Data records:

· · ·

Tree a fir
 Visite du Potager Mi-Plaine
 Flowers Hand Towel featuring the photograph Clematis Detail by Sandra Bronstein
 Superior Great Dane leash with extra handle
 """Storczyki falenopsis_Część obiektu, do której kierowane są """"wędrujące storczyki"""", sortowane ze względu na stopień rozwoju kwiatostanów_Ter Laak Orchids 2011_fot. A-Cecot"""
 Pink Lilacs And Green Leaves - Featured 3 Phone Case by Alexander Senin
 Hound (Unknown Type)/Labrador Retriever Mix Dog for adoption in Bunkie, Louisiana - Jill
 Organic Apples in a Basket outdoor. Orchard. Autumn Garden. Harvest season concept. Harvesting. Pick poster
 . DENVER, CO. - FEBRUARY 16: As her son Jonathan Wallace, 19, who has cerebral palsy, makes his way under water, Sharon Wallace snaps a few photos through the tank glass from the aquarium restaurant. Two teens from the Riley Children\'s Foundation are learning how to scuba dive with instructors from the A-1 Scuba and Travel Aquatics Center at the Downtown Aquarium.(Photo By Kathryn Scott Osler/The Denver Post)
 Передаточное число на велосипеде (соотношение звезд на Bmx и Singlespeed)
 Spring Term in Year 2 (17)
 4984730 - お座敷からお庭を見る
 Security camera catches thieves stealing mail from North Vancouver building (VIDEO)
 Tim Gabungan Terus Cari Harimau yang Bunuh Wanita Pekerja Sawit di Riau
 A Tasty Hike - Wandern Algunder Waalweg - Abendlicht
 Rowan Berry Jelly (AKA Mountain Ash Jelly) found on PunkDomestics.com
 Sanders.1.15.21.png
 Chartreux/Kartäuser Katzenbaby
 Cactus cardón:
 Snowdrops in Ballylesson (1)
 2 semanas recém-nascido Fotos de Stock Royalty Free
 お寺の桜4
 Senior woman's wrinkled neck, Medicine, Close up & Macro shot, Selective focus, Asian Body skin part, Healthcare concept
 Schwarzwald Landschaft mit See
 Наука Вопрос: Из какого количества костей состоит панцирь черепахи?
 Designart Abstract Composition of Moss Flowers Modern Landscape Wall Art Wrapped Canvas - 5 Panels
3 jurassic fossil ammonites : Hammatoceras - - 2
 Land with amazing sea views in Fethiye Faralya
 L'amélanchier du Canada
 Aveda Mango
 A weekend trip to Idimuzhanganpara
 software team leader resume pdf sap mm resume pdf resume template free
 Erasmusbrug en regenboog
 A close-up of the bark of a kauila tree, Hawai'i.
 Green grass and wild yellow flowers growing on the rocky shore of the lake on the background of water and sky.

· · ·

TASK ITEM
Where a line in the entries holds "Green", copy that line.

RESULT OF THIS EXERCISE
 Pink Lilacs And Green Leaves - Featured 3 Phone Case by Alexander Senin
 Green grass and wild yellow flowers growing on the rocky shore of the lake on the background of water and sky.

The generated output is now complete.